Большая палата с двухэтажными койками, на нижней тяжелораненые. Гипс в то время накладывали прямо на открытую рану, через него просачивались кровь и гной, и запах в палате был соответствующий. Один раненый лежал с сильным ожогом ноги. У него над ногой был шатер из простыни, под которым над открытым ожогом горела лампа свечей в 500, чтобы ожог сушился, но для раненого ничего приятного в этом не было. Некоторые часто просили у медсестер сделать укол морфия для снятия боли.

Я написал домой и через некоторое время приехал отец с распоряжением о переводе меня в Москву. Привез он также водку, на случай если надо было бы дать кому-нибудь для подмазки. Этого не потребовалось и он передал водку мне. В палате мы быстро её разлили. Я дал стакан раненому в обе ноги. Он выпил, у него почти сразу пропала боль, он просто плакал от облегчения и говорил, какое счастье, спасибо, ты дал хоть немного отдохнуть.

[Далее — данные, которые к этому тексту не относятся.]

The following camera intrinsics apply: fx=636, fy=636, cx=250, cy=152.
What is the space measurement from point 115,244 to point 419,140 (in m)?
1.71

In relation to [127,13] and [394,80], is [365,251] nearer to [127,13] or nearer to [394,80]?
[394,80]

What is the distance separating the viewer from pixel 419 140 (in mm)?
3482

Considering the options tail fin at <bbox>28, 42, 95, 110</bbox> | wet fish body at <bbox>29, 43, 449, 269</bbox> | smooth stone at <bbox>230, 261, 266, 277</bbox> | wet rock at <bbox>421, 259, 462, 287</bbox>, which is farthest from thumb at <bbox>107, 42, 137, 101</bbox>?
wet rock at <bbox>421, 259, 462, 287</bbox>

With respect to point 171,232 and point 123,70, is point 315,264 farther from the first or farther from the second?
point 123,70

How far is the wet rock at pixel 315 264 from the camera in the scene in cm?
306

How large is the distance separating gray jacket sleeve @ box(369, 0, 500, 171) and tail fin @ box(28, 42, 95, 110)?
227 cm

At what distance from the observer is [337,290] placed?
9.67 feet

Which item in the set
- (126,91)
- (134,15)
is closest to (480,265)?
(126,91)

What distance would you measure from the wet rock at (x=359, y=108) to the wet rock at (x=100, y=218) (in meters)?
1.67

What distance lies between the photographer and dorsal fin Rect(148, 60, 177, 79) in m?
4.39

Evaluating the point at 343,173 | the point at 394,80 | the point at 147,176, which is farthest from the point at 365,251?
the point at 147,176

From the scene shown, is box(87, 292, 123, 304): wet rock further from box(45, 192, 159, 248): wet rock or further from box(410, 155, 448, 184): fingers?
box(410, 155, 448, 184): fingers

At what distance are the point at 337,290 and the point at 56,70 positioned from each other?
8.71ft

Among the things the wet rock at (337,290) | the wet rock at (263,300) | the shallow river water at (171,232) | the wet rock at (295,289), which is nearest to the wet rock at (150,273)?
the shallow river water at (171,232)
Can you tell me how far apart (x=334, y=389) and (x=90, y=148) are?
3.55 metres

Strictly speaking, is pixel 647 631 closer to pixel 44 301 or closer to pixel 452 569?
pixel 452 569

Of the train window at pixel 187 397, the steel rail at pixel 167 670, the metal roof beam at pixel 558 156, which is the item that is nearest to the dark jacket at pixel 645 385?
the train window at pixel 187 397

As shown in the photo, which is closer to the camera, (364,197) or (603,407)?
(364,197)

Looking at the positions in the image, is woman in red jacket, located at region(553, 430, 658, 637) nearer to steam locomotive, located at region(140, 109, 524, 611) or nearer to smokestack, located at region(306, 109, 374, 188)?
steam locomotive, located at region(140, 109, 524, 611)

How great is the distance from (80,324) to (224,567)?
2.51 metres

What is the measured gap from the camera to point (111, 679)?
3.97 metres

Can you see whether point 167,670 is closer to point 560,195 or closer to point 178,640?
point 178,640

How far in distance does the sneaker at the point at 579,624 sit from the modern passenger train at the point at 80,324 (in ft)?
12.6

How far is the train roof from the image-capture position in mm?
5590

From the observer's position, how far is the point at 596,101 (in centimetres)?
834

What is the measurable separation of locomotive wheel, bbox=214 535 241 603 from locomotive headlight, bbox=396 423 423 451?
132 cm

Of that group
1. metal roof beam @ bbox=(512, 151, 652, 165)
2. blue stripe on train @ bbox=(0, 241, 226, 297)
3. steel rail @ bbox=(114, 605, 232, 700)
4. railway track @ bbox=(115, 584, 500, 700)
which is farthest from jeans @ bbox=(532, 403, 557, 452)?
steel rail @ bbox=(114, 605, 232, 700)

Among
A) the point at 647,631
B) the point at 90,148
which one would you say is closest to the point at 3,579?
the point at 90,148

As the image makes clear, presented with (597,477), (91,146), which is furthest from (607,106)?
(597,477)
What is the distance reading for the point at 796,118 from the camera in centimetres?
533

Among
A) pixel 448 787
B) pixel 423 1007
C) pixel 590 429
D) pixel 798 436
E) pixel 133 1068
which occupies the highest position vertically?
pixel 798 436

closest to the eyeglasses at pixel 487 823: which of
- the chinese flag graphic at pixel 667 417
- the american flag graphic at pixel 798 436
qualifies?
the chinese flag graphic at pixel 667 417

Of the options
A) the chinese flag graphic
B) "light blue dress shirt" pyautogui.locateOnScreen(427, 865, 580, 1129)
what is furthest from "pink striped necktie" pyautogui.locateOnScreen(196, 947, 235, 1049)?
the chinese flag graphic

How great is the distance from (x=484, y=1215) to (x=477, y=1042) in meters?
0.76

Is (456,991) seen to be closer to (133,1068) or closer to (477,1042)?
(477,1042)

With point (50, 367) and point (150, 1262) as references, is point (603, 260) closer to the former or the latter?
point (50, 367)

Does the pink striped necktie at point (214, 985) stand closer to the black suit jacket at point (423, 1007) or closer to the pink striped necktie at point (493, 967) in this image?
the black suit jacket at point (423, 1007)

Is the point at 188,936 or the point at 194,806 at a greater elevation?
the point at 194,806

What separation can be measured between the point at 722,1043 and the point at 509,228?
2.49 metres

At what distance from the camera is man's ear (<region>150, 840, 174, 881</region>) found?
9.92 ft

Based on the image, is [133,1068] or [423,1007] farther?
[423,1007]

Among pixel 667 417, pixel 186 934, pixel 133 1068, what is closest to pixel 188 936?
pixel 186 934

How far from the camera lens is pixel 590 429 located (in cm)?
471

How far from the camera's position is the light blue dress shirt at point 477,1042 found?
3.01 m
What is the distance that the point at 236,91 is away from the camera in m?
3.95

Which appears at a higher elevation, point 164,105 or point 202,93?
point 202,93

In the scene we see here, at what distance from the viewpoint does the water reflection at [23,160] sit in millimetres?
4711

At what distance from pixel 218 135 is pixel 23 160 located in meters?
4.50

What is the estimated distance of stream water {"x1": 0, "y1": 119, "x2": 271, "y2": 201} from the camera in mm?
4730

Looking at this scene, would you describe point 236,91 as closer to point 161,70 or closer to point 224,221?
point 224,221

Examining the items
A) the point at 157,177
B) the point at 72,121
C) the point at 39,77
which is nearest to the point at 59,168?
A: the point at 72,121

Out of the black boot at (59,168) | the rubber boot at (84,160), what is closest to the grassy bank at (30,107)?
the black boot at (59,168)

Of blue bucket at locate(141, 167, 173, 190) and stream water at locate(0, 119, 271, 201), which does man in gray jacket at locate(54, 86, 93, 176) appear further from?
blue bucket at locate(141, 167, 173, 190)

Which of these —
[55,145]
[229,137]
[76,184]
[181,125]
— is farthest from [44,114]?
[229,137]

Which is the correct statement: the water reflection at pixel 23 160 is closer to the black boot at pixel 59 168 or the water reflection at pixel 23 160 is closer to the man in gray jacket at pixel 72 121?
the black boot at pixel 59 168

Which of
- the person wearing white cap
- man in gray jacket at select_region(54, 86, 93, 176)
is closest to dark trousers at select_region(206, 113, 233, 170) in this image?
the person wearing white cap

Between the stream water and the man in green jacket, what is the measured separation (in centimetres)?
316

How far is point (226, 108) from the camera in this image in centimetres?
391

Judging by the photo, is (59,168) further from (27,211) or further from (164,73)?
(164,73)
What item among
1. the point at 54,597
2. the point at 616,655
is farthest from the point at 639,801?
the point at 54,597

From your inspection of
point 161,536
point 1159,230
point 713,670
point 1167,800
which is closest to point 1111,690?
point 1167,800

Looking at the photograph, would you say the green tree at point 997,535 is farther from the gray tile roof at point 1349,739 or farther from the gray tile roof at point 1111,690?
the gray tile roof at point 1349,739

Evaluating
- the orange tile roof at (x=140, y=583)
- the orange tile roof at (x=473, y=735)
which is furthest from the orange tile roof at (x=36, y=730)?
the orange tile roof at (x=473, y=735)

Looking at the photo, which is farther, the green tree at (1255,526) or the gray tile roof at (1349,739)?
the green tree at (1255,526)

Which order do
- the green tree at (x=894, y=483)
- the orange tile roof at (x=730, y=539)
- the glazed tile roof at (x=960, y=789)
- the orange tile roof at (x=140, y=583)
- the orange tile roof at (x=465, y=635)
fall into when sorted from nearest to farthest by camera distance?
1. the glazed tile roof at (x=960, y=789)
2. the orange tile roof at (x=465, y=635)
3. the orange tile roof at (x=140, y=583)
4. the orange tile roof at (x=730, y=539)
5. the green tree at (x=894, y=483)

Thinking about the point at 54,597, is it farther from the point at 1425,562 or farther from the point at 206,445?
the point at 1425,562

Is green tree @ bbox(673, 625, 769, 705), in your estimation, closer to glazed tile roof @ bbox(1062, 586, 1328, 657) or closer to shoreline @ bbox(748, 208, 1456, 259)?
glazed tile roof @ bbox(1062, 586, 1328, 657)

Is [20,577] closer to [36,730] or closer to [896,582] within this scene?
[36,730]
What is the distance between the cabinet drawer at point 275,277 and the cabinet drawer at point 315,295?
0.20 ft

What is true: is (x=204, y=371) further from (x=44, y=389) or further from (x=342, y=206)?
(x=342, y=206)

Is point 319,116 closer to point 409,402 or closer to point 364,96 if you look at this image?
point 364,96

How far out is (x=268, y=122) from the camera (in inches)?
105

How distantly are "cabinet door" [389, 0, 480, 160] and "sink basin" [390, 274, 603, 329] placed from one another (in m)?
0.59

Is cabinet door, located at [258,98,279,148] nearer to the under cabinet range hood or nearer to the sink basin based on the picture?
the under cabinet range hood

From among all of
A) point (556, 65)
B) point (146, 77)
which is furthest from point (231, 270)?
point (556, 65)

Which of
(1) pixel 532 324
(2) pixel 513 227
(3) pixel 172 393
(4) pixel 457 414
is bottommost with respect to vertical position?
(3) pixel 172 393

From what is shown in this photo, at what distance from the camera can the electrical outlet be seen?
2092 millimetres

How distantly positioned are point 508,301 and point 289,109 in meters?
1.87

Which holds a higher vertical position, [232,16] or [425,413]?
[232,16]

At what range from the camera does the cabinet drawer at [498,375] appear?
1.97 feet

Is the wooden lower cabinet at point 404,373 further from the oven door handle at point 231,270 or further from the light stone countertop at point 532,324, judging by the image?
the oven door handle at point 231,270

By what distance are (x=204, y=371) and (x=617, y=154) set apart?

На следующее утро выдали костыли и направление в Москву, с сопровождающим, в данном случае с отцом. По прибытии мы сразу поехали домой и только на следующий день в предписаный госпиталь ЭГ 3404. В другом московском эвакогоспитале в это время военным комиссаром был мой дядя Миша Россовский. Дядю Мишу в начале войны сразу призвали в армию и, как бывшему секретарю райкома, дали звание майора и комиссара части на фронте. Он получил ранение, после чего был направлен комиссаром в госпиталь. Мне быстро устроили еще один перевод, теперь уже в его ЭГ 5330, который находился в бывшем школьном здании где-то в Сокольниках (во время войны много школьных зданий были переоборудованы в военные госпитали). Там я подружился с Юрой Шарикяном, который на фронте потерял руку по самое плечо. Отец его был директором ЦДРИ (Центральный дом работников искусств).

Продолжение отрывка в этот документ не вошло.